Nei Paesi dove è materia d’insegnamento le under 20 ricorrono di più all’interruzione di gravidanza. Numeri per capire il fenomeno

È uno di quegli argomenti che, se possibile, si cerca di evitare. Un po’ per un’astinenza politicamente corretta e un po’ perché si crede che i numeri sugli aborti non possano dire più nulla di nuovo. In effetti non è così: #Truenumbers ne ha trovati di clamorosi. Al punto che la settima puntata della serie web serie di approfondimento giornalistico che, ad un solo mese dalla partenza, si è già imposta come contenuto d’eccellenza sulla rete, non potrà scatenare il dibattito.

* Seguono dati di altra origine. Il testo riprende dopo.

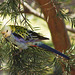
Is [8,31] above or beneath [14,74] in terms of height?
above

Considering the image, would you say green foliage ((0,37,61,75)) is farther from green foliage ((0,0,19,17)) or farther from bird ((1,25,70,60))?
green foliage ((0,0,19,17))

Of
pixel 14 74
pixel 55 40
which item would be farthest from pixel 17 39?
pixel 55 40

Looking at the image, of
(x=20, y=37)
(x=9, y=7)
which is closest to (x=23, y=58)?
(x=20, y=37)

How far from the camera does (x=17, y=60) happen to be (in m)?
0.68

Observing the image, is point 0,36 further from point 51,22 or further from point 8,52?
point 51,22

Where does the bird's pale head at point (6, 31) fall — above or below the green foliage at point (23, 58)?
above

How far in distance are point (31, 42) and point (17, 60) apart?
10cm

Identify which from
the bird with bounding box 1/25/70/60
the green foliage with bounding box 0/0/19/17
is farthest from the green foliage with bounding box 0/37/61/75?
the green foliage with bounding box 0/0/19/17

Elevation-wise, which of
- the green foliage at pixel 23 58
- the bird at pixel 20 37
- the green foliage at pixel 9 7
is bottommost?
the green foliage at pixel 23 58

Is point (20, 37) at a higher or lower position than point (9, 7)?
lower

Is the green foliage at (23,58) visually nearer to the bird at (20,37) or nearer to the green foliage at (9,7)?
the bird at (20,37)

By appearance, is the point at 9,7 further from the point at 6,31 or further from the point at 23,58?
the point at 23,58

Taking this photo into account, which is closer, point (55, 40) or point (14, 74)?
point (14, 74)

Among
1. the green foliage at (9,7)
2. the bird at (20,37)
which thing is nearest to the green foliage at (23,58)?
the bird at (20,37)
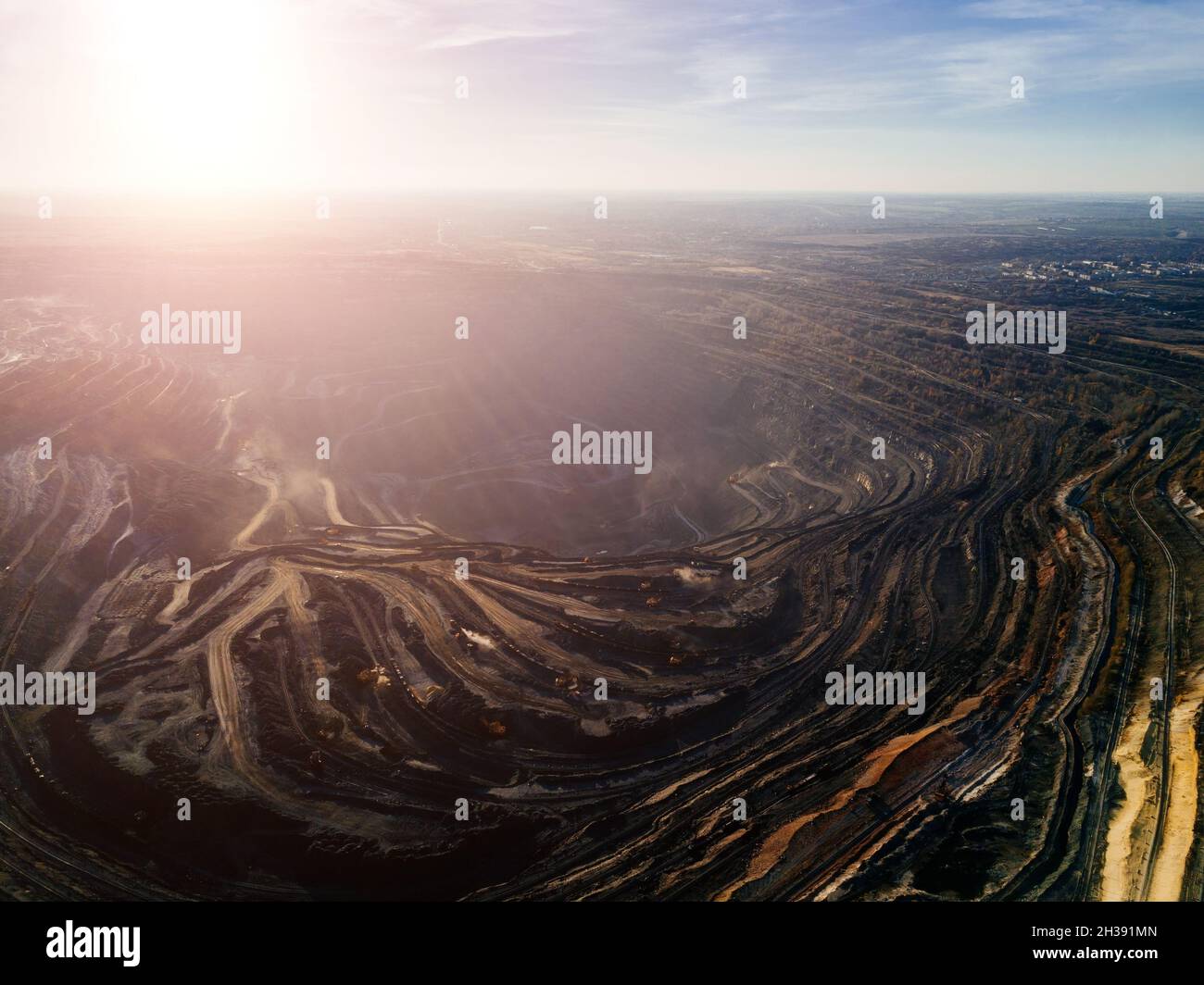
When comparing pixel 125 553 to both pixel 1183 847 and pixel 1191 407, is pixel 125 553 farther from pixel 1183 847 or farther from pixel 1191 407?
pixel 1191 407

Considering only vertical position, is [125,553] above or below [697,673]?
above

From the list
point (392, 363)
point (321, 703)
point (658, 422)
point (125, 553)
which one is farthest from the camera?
point (392, 363)

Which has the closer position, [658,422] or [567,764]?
[567,764]

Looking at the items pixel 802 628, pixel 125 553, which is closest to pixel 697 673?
pixel 802 628

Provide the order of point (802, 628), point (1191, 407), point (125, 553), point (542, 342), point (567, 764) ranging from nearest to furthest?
point (567, 764)
point (802, 628)
point (125, 553)
point (1191, 407)
point (542, 342)

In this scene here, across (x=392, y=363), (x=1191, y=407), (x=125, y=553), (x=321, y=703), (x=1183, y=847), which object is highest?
(x=392, y=363)
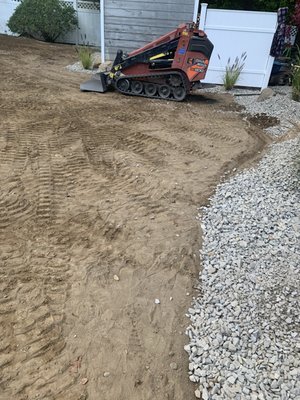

I numeri di #Truenumbers riguardano gli aborti delle ragazze under 20 in diversi Paesi europei. E quello che scopre ha, effettivamente, del clamoroso: nei Paesi nei quali l’educazione sessuale è materia di studio nelle scuole fin dagli anni Settanta, il tasso di abortività è a volte addirittura il triplo rispetto a quello che si registra tra le ragazze di Paesi nei quali l’educazione sessuale non ha mai varcato la soglia delle aule scolastiche. Italia compresa.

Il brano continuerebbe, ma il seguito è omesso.